On April 22, Eurostat will announce Greece’s primary surplus for 2025, widely estimated at around 4.9% of GDP, or roughly €12 billion. The figure exceeds the original budget target of €9.15 billion, equivalent to 3.7% of GDP, marking a substantial fiscal overperformance.
This development is expected to trigger formal discussions between Athens and European institutions over how much of the surplus can be channeled back into the economy, within the strict framework of EU fiscal rules.
Fiscal space and negotiations with Brussels
The surplus, potentially reaching €12.2 billion, is believed to create additional fiscal space of more than €3 billion. However, the final amount available for public spending will depend on negotiations with Brussels, underscoring the continued oversight of Greece’s fiscal policy by European partners.

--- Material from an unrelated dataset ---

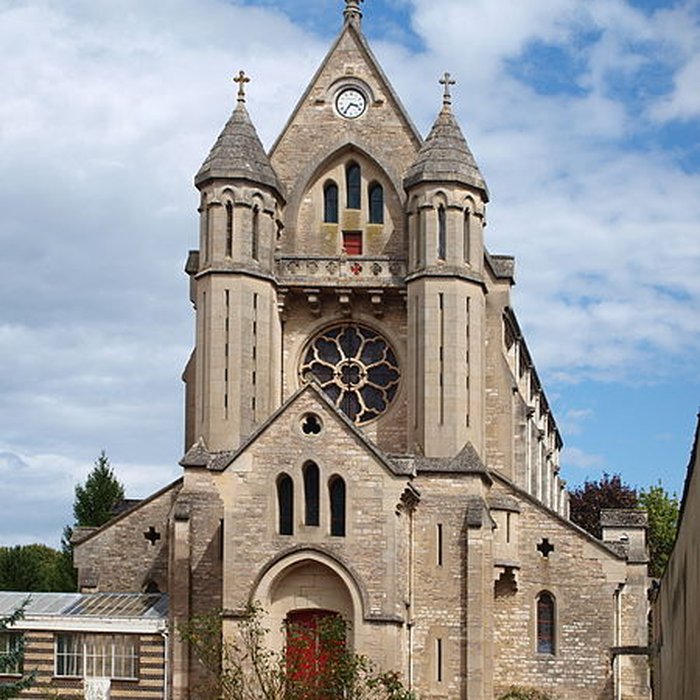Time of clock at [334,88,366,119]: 3:35
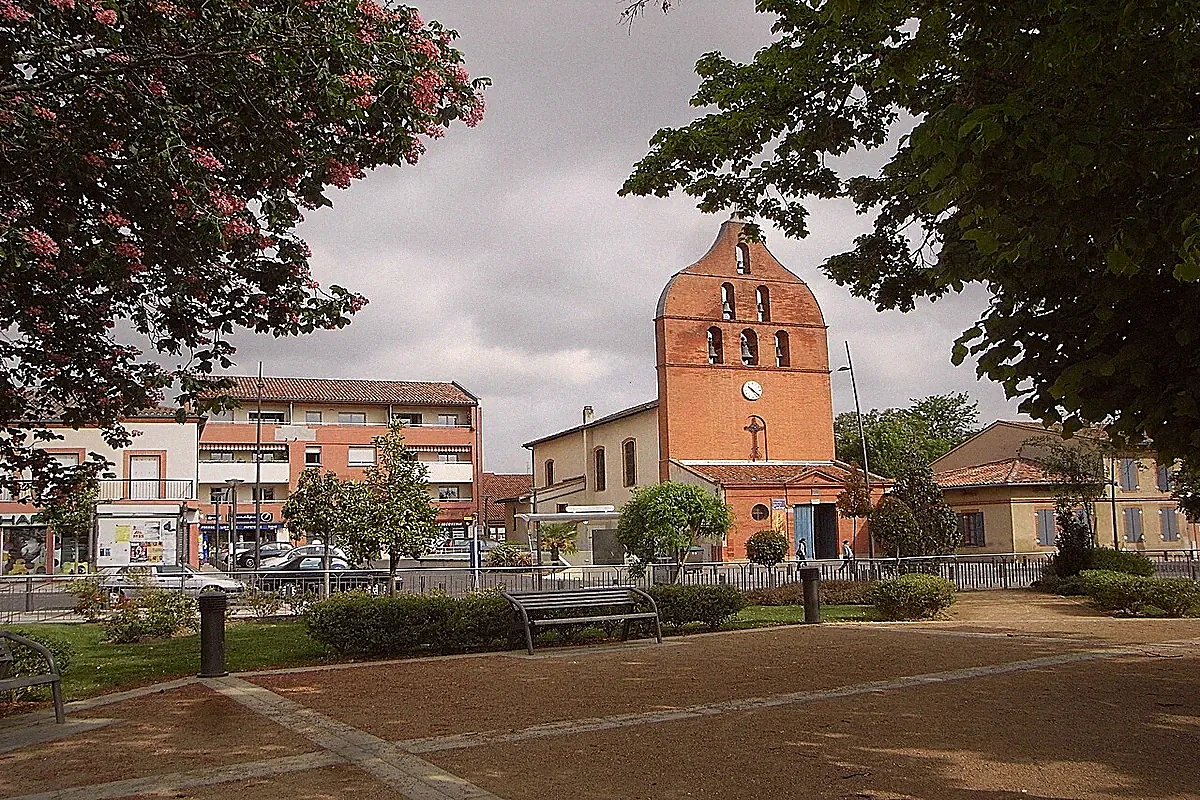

Kyriakos Pierrakakis, Greece’s minister of national economy and finance and president of the Eurogroup, said the final figures are still pending but confirmed that both the primary and overall surplus will exceed expectations.
“The exact figures will become clear in the coming days, once we have the final data,” he said, stressing that any additional spending capacity must be agreed upon with European authorities.
While the estimated €3 billion “overperformance” provides a strong starting point, it does not automatically translate into available funds for new measures. “We must agree with Brussels on what fiscal space is available for spending,” Pierrakakis noted.
Targeted support measures under consideration
Government officials are already weighing a range of targeted interventions aimed at cushioning households and businesses from rising costs, particularly in energy and fuel.
Among the scenarios under review:
- An extension of subsidies on diesel fuel for an additional month
- A potential new round of the Fuel Pass program, should gasoline prices remain elevated
- The possible revival of the Market Pass scheme, aimed at supporting food purchases amid rising inflation
Authorities are also considering activating subsidies for electricity and natural gas if energy prices spike again, alongside maintaining price controls and profit margin caps on essential goods.
Energy risks shape policy response
The final mix of measures will depend heavily on the size of the fiscal space and broader geopolitical developments—particularly energy market volatility linked to tensions in the Middle East.
Greek officials are closely monitoring developments in the Strait of Hormuz, a critical global energy transit route, as part of their assessment.
“We will wait for the final data, assess the available fiscal space, and correlate our decisions with developments in the Strait of Hormuz and the broader energy crisis,” Pierrakakis said. “We will intervene accordingly.”
Despite the improved fiscal outlook, Athens is expected to remain firmly aligned with EU budgetary constraints. Any support measures will need to strike a careful balance between economic relief and fiscal discipline.